Ipocrita chi vuol fermare il boia dicendo sì a eutanasia e aborto

Tanto per sgombrare il campo, dico subito quello che ormai hanno detto tutti. O quasi. E cioè che uccidere Saddam Hussein è stato un errore politicamente madornale. Da cattolico dico anche che è stata una grave mancanza morale. Spero nessuno sia tentato di chiudermi la bocca dicendo che anche la chiesa acconsentiva alla pena di morte. È vero che in passato è stato così, ma questa pena era accettata nella logica della legittima difesa, quando uccidere il colpevole o il tiranno era l’unica via per tutelare altre vite umane. Oggi sappiamo bene che la società, se solo lo volesse, sarebbe in grado di difendersi da qualsiasi criminale, senza il bisogno di mandarlo alla forca. E quindi anche la chiesa dice no a questa pratica oscena. Giusta quindi la reazione di chi si straccia le vesti, gridando allo scandalo per questa esecuzione. I tempi sono maturi per dire basta.
Non sarà facile, presumo. Sappiamo bene che in alcuni Stati americani, dove la pena di morte è ancora in vigore, far fuori un colpevole viene considerato una forma di affermazione del potere, più che una vera e propria necessità di giustizia. Si pensi con quanto sospetto l’America guarda al buonismo delle democrazie europee, sempre pronte a concedere sconti e scorciatoie penali. La resistenza che fecero, a suo tempo, prima di concedere l’estradizione della Baraldini, la dice lunga sul loro sentire in materia di pene.
Diverso il discorso per i Paesi comunisti, come la Cina, la Corea del Nord e qualche altro e il mondo islamico in generale. Qui sembra prevalere la banalizzazione della persona, ritenuta un valore secondario rispetto ai principi collettivistici o ai diritti di Allah, così come vengono espressi da una visione teocratica della società. Farebbe bene il mondo occidentale a leggere il confronto culturale e di civiltà in atto, partendo da questa ottica, prima di buttare alle ortiche il patrimonio cristiano. È proprio in questa irriducibile visione della persona che si gioca, non solo la diversa impostazione religiosa, ma lo stesso destino sociale dei popoli coinvolti. Credo che dietro a tanto sospetto ed ostilità verso il cristianesimo si celi, in realtà, la paura dell’implosione che esso produrrebbe, in molte culture, se venisse assimilato nelle sue premesse di rispetto per l’uomo, di libertà e democrazia, che esso postula nei suoi principi.

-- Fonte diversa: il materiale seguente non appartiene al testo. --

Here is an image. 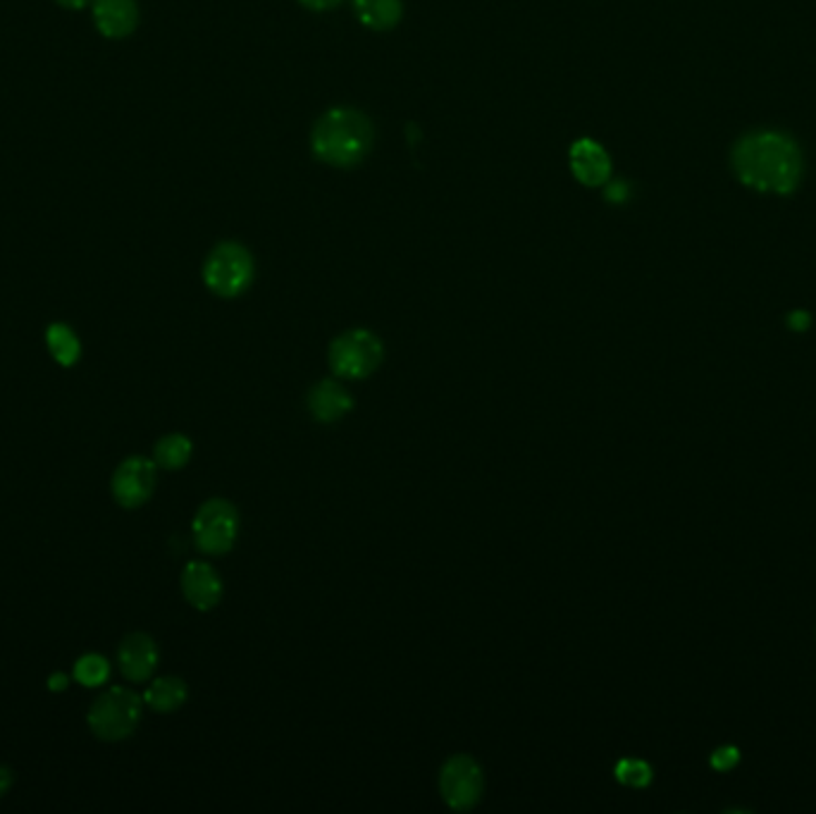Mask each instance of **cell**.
I'll list each match as a JSON object with an SVG mask.
<instances>
[{"label":"cell","instance_id":"cell-9","mask_svg":"<svg viewBox=\"0 0 816 814\" xmlns=\"http://www.w3.org/2000/svg\"><path fill=\"white\" fill-rule=\"evenodd\" d=\"M158 660H160L158 645L147 633H130L120 643L118 664L127 681L147 683L155 674Z\"/></svg>","mask_w":816,"mask_h":814},{"label":"cell","instance_id":"cell-24","mask_svg":"<svg viewBox=\"0 0 816 814\" xmlns=\"http://www.w3.org/2000/svg\"><path fill=\"white\" fill-rule=\"evenodd\" d=\"M12 772L8 767H0V797H3L12 786Z\"/></svg>","mask_w":816,"mask_h":814},{"label":"cell","instance_id":"cell-2","mask_svg":"<svg viewBox=\"0 0 816 814\" xmlns=\"http://www.w3.org/2000/svg\"><path fill=\"white\" fill-rule=\"evenodd\" d=\"M375 141L373 122L356 108H332L313 127L311 149L332 168H354L365 161Z\"/></svg>","mask_w":816,"mask_h":814},{"label":"cell","instance_id":"cell-22","mask_svg":"<svg viewBox=\"0 0 816 814\" xmlns=\"http://www.w3.org/2000/svg\"><path fill=\"white\" fill-rule=\"evenodd\" d=\"M299 3H301L303 8H309V10L323 12V10H332V8H338V6L342 3V0H299Z\"/></svg>","mask_w":816,"mask_h":814},{"label":"cell","instance_id":"cell-19","mask_svg":"<svg viewBox=\"0 0 816 814\" xmlns=\"http://www.w3.org/2000/svg\"><path fill=\"white\" fill-rule=\"evenodd\" d=\"M616 778L623 786L645 788L652 784V767L643 760H621L616 764Z\"/></svg>","mask_w":816,"mask_h":814},{"label":"cell","instance_id":"cell-21","mask_svg":"<svg viewBox=\"0 0 816 814\" xmlns=\"http://www.w3.org/2000/svg\"><path fill=\"white\" fill-rule=\"evenodd\" d=\"M809 323H812V318H809L807 311H793L788 315V328L793 332H805L809 328Z\"/></svg>","mask_w":816,"mask_h":814},{"label":"cell","instance_id":"cell-10","mask_svg":"<svg viewBox=\"0 0 816 814\" xmlns=\"http://www.w3.org/2000/svg\"><path fill=\"white\" fill-rule=\"evenodd\" d=\"M182 595L199 612H211L222 600L220 573L205 562H189L182 571Z\"/></svg>","mask_w":816,"mask_h":814},{"label":"cell","instance_id":"cell-23","mask_svg":"<svg viewBox=\"0 0 816 814\" xmlns=\"http://www.w3.org/2000/svg\"><path fill=\"white\" fill-rule=\"evenodd\" d=\"M606 199L610 201H626L628 199V189L626 182H616L610 189H606Z\"/></svg>","mask_w":816,"mask_h":814},{"label":"cell","instance_id":"cell-13","mask_svg":"<svg viewBox=\"0 0 816 814\" xmlns=\"http://www.w3.org/2000/svg\"><path fill=\"white\" fill-rule=\"evenodd\" d=\"M93 22L105 39H124L139 27L137 0H93Z\"/></svg>","mask_w":816,"mask_h":814},{"label":"cell","instance_id":"cell-16","mask_svg":"<svg viewBox=\"0 0 816 814\" xmlns=\"http://www.w3.org/2000/svg\"><path fill=\"white\" fill-rule=\"evenodd\" d=\"M191 452H194V444H191L187 435L170 433L155 442L153 461H155V466L165 469V471H180L189 464Z\"/></svg>","mask_w":816,"mask_h":814},{"label":"cell","instance_id":"cell-6","mask_svg":"<svg viewBox=\"0 0 816 814\" xmlns=\"http://www.w3.org/2000/svg\"><path fill=\"white\" fill-rule=\"evenodd\" d=\"M239 512L230 500L213 498L199 506V512L191 521V533L199 552L222 556L228 554L239 537Z\"/></svg>","mask_w":816,"mask_h":814},{"label":"cell","instance_id":"cell-12","mask_svg":"<svg viewBox=\"0 0 816 814\" xmlns=\"http://www.w3.org/2000/svg\"><path fill=\"white\" fill-rule=\"evenodd\" d=\"M309 413L318 423H338L354 409V396L342 385L340 380L325 378L320 380L309 392Z\"/></svg>","mask_w":816,"mask_h":814},{"label":"cell","instance_id":"cell-26","mask_svg":"<svg viewBox=\"0 0 816 814\" xmlns=\"http://www.w3.org/2000/svg\"><path fill=\"white\" fill-rule=\"evenodd\" d=\"M68 676L66 674H53L51 676V683H48V685H51V691H66L68 689Z\"/></svg>","mask_w":816,"mask_h":814},{"label":"cell","instance_id":"cell-8","mask_svg":"<svg viewBox=\"0 0 816 814\" xmlns=\"http://www.w3.org/2000/svg\"><path fill=\"white\" fill-rule=\"evenodd\" d=\"M155 483H158L155 461L147 456H130L124 459L113 473L110 490H113V498L120 506L137 509L151 500Z\"/></svg>","mask_w":816,"mask_h":814},{"label":"cell","instance_id":"cell-25","mask_svg":"<svg viewBox=\"0 0 816 814\" xmlns=\"http://www.w3.org/2000/svg\"><path fill=\"white\" fill-rule=\"evenodd\" d=\"M56 3L66 10H82L91 3V0H56Z\"/></svg>","mask_w":816,"mask_h":814},{"label":"cell","instance_id":"cell-7","mask_svg":"<svg viewBox=\"0 0 816 814\" xmlns=\"http://www.w3.org/2000/svg\"><path fill=\"white\" fill-rule=\"evenodd\" d=\"M442 801L456 812L473 810L485 793V772L471 755H454L440 772Z\"/></svg>","mask_w":816,"mask_h":814},{"label":"cell","instance_id":"cell-18","mask_svg":"<svg viewBox=\"0 0 816 814\" xmlns=\"http://www.w3.org/2000/svg\"><path fill=\"white\" fill-rule=\"evenodd\" d=\"M110 676V662L99 652L82 654L74 664V681L82 683L84 689H99Z\"/></svg>","mask_w":816,"mask_h":814},{"label":"cell","instance_id":"cell-11","mask_svg":"<svg viewBox=\"0 0 816 814\" xmlns=\"http://www.w3.org/2000/svg\"><path fill=\"white\" fill-rule=\"evenodd\" d=\"M571 170L575 180L585 187H600L612 178V158L606 155L604 147L587 137L578 139L568 151Z\"/></svg>","mask_w":816,"mask_h":814},{"label":"cell","instance_id":"cell-20","mask_svg":"<svg viewBox=\"0 0 816 814\" xmlns=\"http://www.w3.org/2000/svg\"><path fill=\"white\" fill-rule=\"evenodd\" d=\"M738 762H741V750H738V747H733V745L718 747V750H714V755H712V767H714L716 772H728V770H733L735 764H738Z\"/></svg>","mask_w":816,"mask_h":814},{"label":"cell","instance_id":"cell-4","mask_svg":"<svg viewBox=\"0 0 816 814\" xmlns=\"http://www.w3.org/2000/svg\"><path fill=\"white\" fill-rule=\"evenodd\" d=\"M255 278L251 251L236 242L218 244L203 263V282L208 290L222 299L242 297Z\"/></svg>","mask_w":816,"mask_h":814},{"label":"cell","instance_id":"cell-17","mask_svg":"<svg viewBox=\"0 0 816 814\" xmlns=\"http://www.w3.org/2000/svg\"><path fill=\"white\" fill-rule=\"evenodd\" d=\"M46 344H48V351H51V356L60 365H66V369H70V365H74L79 356H82V344H79L74 330L66 323L48 325Z\"/></svg>","mask_w":816,"mask_h":814},{"label":"cell","instance_id":"cell-14","mask_svg":"<svg viewBox=\"0 0 816 814\" xmlns=\"http://www.w3.org/2000/svg\"><path fill=\"white\" fill-rule=\"evenodd\" d=\"M351 3L359 22L375 31L394 29L404 14L402 0H351Z\"/></svg>","mask_w":816,"mask_h":814},{"label":"cell","instance_id":"cell-3","mask_svg":"<svg viewBox=\"0 0 816 814\" xmlns=\"http://www.w3.org/2000/svg\"><path fill=\"white\" fill-rule=\"evenodd\" d=\"M143 700L124 685H113L89 710V728L95 738L118 743L130 738L141 722Z\"/></svg>","mask_w":816,"mask_h":814},{"label":"cell","instance_id":"cell-5","mask_svg":"<svg viewBox=\"0 0 816 814\" xmlns=\"http://www.w3.org/2000/svg\"><path fill=\"white\" fill-rule=\"evenodd\" d=\"M385 359V344L373 330L356 328L342 332L330 344V369L334 375L344 380H365L371 378Z\"/></svg>","mask_w":816,"mask_h":814},{"label":"cell","instance_id":"cell-1","mask_svg":"<svg viewBox=\"0 0 816 814\" xmlns=\"http://www.w3.org/2000/svg\"><path fill=\"white\" fill-rule=\"evenodd\" d=\"M738 180L762 194H790L803 178V155L797 143L780 132H755L733 149Z\"/></svg>","mask_w":816,"mask_h":814},{"label":"cell","instance_id":"cell-15","mask_svg":"<svg viewBox=\"0 0 816 814\" xmlns=\"http://www.w3.org/2000/svg\"><path fill=\"white\" fill-rule=\"evenodd\" d=\"M187 697H189L187 683L178 676L155 679L151 681L147 693H143V702H147L153 712H160V714L180 710L187 702Z\"/></svg>","mask_w":816,"mask_h":814}]
</instances>
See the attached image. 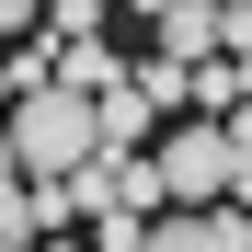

È comunque consolante, a prescindere dagli esiti, pensare che l’Italia, in questo momento, si faccia paladina presso le Nazioni Unite, per promuovere l’abolizione della pena di morte, anche se ci sarebbe piaciuta una ispirazione da pulpiti più coerenti. Trovo ipocrita chi cavalca la scena in nome del rispetto della vita dopo aver predicato per anni la libertà di abortire, di praticare l’eutanasia, di sperimentare sugli embrioni... Ancora una volta, le sirene del mondo radicale sembrano presentarsi al mercato delle opinioni, con la causa buona, più funzionale ad alimentare il narcisismo politico di bottega, piuttosto che dare fondamento morale a queste cause. E ancora una volta il pericolo è quello che queste sirene catturino il sentire di una parte del mondo cattolico, sempre più affascinato dal buonismo delle battaglie estemporanee, più che attento a darsi solidità con le ragioni che vengono dal vangelo.
In questa incertezza di identità anche un Pannella qualsiasi risulta credibile quando chiede il rispetto della vita, dopo aver fatto per anni il mentore di chi sopprimeva la vita in nome della libertà della donna.
Non è una forzatura mettere insieme aborto e condanna a morte. Entrambe partono dall’idea che il più forte abbia maggiori diritti rispetto al più debole e che alcune vite, per la tranquillità di altre, possano essere definite senza valore.
Da questa logica, l’Occidente democratico e post cristiano, non ha assolutamente nulla da insegnare al resto del mondo. Anche se ottenesse una vittoria politica, nell’abolizione della pena di morte, porterebbe comunque nella storia la zavorra di una cultura contro la vita, destinata a tradursi in perdita di equilibrio sociale e credibilità.
Ecco perché i digiuni di Pannella non servono a nulla. Sembrano espedienti politici fini a se stessi, fatti da pulpiti in cui si predica bene ma si razzola male.